INT: Right. Let's just go back a little bit now, if we may, and then I shall pick up one or two points in a moment. I'd like to go back in time to the war years themselves, and ask you: how much did Russian intelligence know about the British and American work on the atom bomb?

YM: You know, it's very difficult for me to say that, because it was some different department. I knew about all this, just because I've read at the time, during the war, read the dossier on Cairncross, and when I came to the one passage in which it was said that he was the first who warned that the British and Americans are doing a great research on this subject, about atomic energy, and that led our country, our leadership, to organise..., well, the working in this sphere. But I can't say you anything more detailed.
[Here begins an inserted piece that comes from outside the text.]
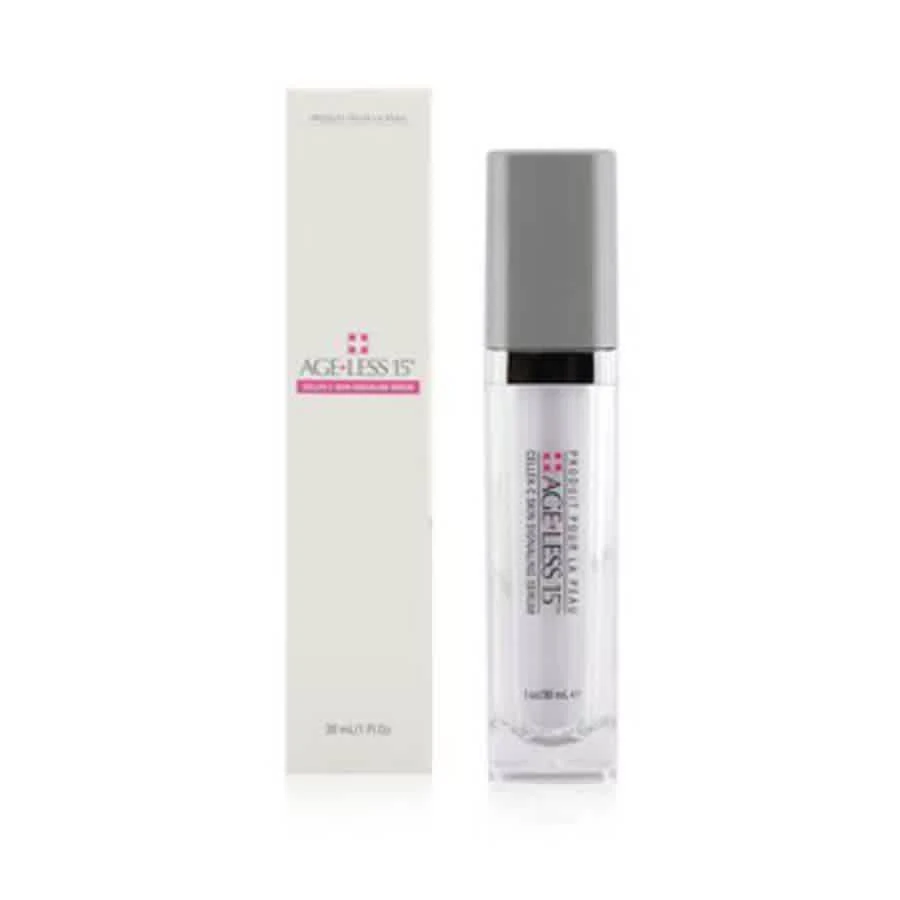 商品Cellex-C|Cellex-C - Age Less 15 Skin Signaling Serum 30ml/1oz,价格¥924,第2张图片详细描述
As a matter of fact, a couple of years ago I and a group of my colleague(s), all old men, we have been invited to America, and we went to... we've been everywhere in America, we've been there for months; but we have been invited to Los Alamos, you know (Laughs), the place where all this had been done. At the (unclear) was my friend, Volodya, Barkovsky, tak?, who was...who does know this problem much better than I do, because he understands all these problems and he knows how it was done. I don't know, really.

INT: But when Truman spoke to Stalin in person at the Potsdam Conference...

YM: Potsdam, yes...

INT: ... and said, "We have a bomb we're about to use," Stalin was not surprised.

YM: No reaction. (Laughs) No, Stalin... he's a clever man (Laughs), as a matter of fact. He didn't react. I think it's all right.

INT: But he must have known about...

YM: Certainly, certainly. He knew absolutely everything - no doubt about that.